Beginning Tuesday morning, Parallels Inc.’s site was slammed as perhaps tens of thousands of people tried to download the latest version of Parallels Desktop. It’s amazing how this application has taken the Mac universe by storm. One estimate I heard (but never confirmed) claimed that this program, which lets you run Windows, Linux and lots of other operating systems on your Intel-based Mac as virtual machines, was second only to Microsoft Office for the Mac in sales.
That makes perfect sense to me. You see, being able to run Windows on a Mac with near-native speeds has been the holy grail for years. It gives you the best of both worlds, and you know that Apple’s Boot Camp was really a watershed. Since then, things have moved along at a fever pitch. First, Parallels Desktop joined the fray, then CrossOver Mac, a solution that uses an open source set of APIs to allow you to run some Windows applications without Windows. VMWare, the biggest player in the virtualization industry, has put up a public beta of their pretender to the throne, VM Fusion.
Parallels hasn’t been standing still, and it almost seems that, whenever one version is released, another is waiting in the wings to enter the public beta arena.
Version 2.5, which is a free update to existing users, attempts to traverse several frontiers of running a virtual machine on your Mac. At its core, the interface is smoothed. Installing Windows XP or Windows Vista, for example, simply requires a few steps in a setup assistant, including entering your Microsoft serial number. Parallels Desktop takes over and does all the rest for you, and you don’t have to return to your Mac until the final steps of the process. This is an area where Microsoft is trumped big time, because it has never figured out how to make operating system installations easy.
If you’re presently using Apple’s Boot Camp, you won’t have to reinstall Windows, and battle with Microsoft over using the same user license on the same computer. Parallels will be able to use that environment for its virtualization, so you don’t have to reboot to switch operating systems unless you’re playing a 3D game or require some powerful rendering software that would bring Parallels Desktop to its knees.
Even better is Coherence, which is basically a feature that opens any Windows application in its own window that displays against the Mac OS X desktop. This is as close as you can get to mimicking the Mac OS 9 Classic environment. In addition, Windows application icon appear in the Dock, and you can even launch that application (and the Parallels Desktop if need be) by clicking on that icon. This clever bit of legerdemain is similar to what you could do with Microsoft’s now-departed Virtual PC for the Mac, except that the icons are lots prettier.
Another feature, which I’ve yet to try, is Transporter, which is designed to import your VMWare and Virtual PC environments. Readers, feel free to give it a try and let me know how it works.
There are lots and lots of clever touches, such as mapping Mac keystrokes to a virtual machine, so you don’t have to remember to switch between Command-S and Control-S in order to save a document. It’s all done the Mac way, but you can switch that off should you prefer to go back and forth when moving to that other operating system. But I think you’ll leave it be.

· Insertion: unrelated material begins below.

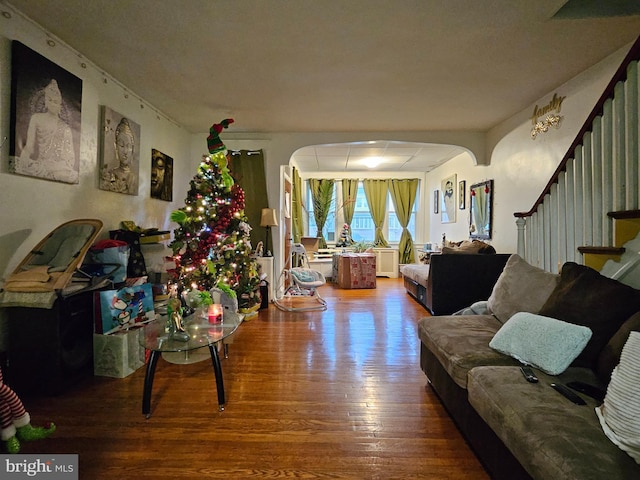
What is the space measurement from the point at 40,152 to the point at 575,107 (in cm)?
465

Upgrading is pretty simple. After installing the new version, when you launch your Windows virtual machine, you’ll be prompted to reinstall Parallels Tools, which provides the seamless integration with the Mac environment. That process requires a restart of Windows, after which things should be working at full tilt.
Indeed, performance is sped up somewhat, and Parallels boasts an up to 50% improvement in graphics power, which means more fluid and snappier display of menus and screen resizing. This, however, is not true 3D support, which Parallels is promising in a future update, one that’s still a few months away.
In saying all that, nothing that Parallels Desktop does with its virtualization magic can really make Windows Vista run faster and in a more seamless fashion. Vista is one huge lumbering beast, and the features that are supposed to make it better, such as the plethora of security warnings, and the 3D eye-candy (on PCs that support the Aero interface) actually work against you most of the time. And early sales are apparently nothing to write home about.
As for Parallels, well, for a free upgrade, version 2.5 is magnificent. In its rear view mirror, however, is VMWare’s Fusion for the Mac, with a release date that’s still uncertain. For now, however, Parallels remains the best way — with a bullet — for running Windows and Linux on your Mac.